犬もマスクをした人を見ると顔や表情が分からないので混乱するのだろう。
犬は尻尾の動きや吠え声などで気持ちを表現するが、Q次郎は目の動きが他の犬より大きいので表現が豊かに見える。
Q次郎は名前を呼ぶと顔をこちらに向けるより先に目を動かしその後に顔を向ける。目を上下左右に大きく動かすので白目の部分が多く見え表情が豊かに見えるのだろう。悪戯をして僕に叱られると目を上目遣いで見るので、何となく悪戯をして反省しているように見えるが、腹の中では全く反省などしておらず、直ぐにどこからかおもちゃを持って来て遊ぼうと誘ってくる。
散歩に連れて行くと僕の横を歩きながら何度も僕の顔を見上げる。きっと散歩に出掛けることがまだどこか不安で、僕が隣を一緒に歩いているのか確認しているようだ。

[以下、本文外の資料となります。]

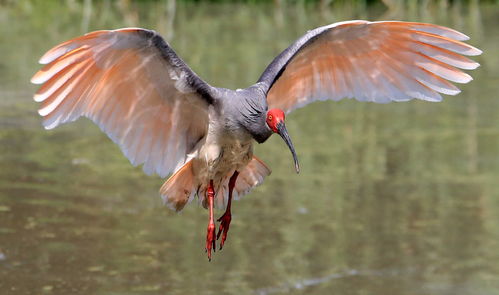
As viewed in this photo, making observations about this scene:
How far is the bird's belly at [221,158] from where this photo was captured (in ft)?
21.1

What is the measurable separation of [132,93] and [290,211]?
323 centimetres

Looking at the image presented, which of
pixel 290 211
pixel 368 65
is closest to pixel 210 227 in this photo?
pixel 368 65

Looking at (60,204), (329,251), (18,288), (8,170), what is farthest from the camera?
(8,170)

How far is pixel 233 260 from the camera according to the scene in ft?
27.0

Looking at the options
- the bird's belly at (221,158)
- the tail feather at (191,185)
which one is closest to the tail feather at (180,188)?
the tail feather at (191,185)

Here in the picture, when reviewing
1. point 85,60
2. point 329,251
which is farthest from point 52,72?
point 329,251

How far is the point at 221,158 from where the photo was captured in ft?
21.4

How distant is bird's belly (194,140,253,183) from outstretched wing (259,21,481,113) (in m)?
0.41

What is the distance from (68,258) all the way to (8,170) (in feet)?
7.28

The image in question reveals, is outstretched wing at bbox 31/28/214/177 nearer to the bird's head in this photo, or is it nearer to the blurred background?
the bird's head

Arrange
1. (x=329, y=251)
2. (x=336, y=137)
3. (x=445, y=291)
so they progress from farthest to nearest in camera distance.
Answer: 1. (x=336, y=137)
2. (x=329, y=251)
3. (x=445, y=291)

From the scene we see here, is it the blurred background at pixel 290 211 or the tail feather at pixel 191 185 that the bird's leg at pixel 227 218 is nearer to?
the tail feather at pixel 191 185

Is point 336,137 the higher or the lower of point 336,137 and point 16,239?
the higher

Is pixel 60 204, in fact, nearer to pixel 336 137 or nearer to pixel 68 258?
pixel 68 258
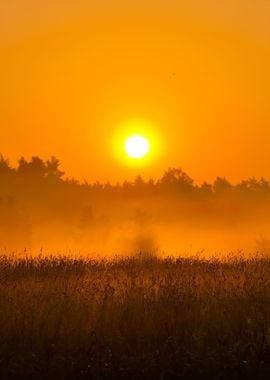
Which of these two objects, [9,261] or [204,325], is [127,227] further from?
[204,325]

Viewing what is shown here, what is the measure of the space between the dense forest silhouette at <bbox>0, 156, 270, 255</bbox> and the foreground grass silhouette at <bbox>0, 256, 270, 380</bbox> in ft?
254

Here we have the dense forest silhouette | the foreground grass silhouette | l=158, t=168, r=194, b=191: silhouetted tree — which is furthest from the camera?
l=158, t=168, r=194, b=191: silhouetted tree

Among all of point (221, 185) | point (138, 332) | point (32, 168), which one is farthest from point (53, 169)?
point (138, 332)

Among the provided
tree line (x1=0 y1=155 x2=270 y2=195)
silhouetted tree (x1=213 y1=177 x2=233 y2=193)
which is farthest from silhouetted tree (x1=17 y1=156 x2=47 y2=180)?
silhouetted tree (x1=213 y1=177 x2=233 y2=193)

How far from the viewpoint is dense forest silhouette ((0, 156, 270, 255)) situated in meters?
106

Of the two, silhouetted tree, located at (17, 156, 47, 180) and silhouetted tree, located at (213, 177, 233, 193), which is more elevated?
silhouetted tree, located at (213, 177, 233, 193)

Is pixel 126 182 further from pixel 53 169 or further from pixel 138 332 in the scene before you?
pixel 138 332

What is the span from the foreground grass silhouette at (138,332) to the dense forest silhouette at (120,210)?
77.5m

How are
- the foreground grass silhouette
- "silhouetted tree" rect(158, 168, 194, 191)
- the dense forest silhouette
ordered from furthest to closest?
"silhouetted tree" rect(158, 168, 194, 191) < the dense forest silhouette < the foreground grass silhouette

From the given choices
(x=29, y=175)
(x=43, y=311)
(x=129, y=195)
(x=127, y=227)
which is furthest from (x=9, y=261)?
(x=129, y=195)

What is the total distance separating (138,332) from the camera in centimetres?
934

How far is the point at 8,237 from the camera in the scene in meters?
92.6

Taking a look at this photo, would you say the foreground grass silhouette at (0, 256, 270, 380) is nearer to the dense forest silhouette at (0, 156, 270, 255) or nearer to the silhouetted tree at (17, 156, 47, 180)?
the dense forest silhouette at (0, 156, 270, 255)

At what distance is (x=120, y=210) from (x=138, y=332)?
121 meters
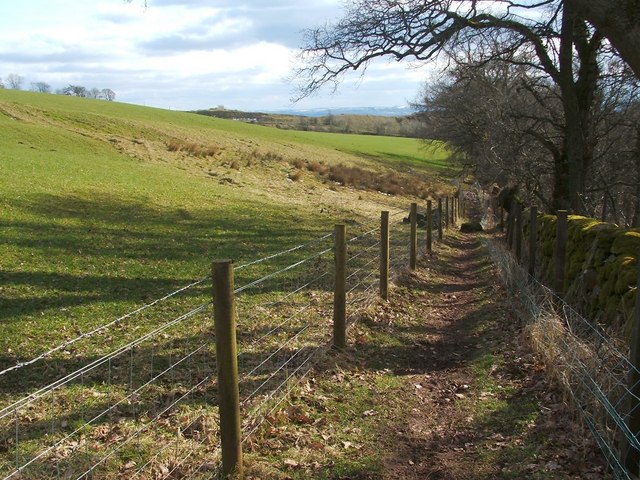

先日、Q次郎と散歩に出掛け川沿いの細い歩道を歩いていると、僕らの前に大きな黒猫が道を塞いでいた。僕は黒猫から距離を取り避けて通ろうとすると、その黒猫は全身の毛を大きく逆立て、唸りながら僕等に向かってきた。
「にゃー!!」黒猫から大きな声を浴びせられると、Q次郎はびっくりして飛び上がり必死で来た道を引き返した。黒猫は追いかけてことはなかったがQ次郎は目を大きく見開き恐怖に慄いた表情で何度も後ろを振り返っていた。
「Q、もう大丈夫よ!」
人も動物も表情が豊かだと一緒にいて楽しい。しかし新型コロナウィルスでマスクを付けているので人の表情が上手く読み取れない。マスクを外す日が早く訪れ、たくさんの笑顔を見ることができれば良いのだが。
「そう言えば、アベノマスクは一向に届かないな~」
ひょっとすると、届いてないのは僕だけなのかもしれない…。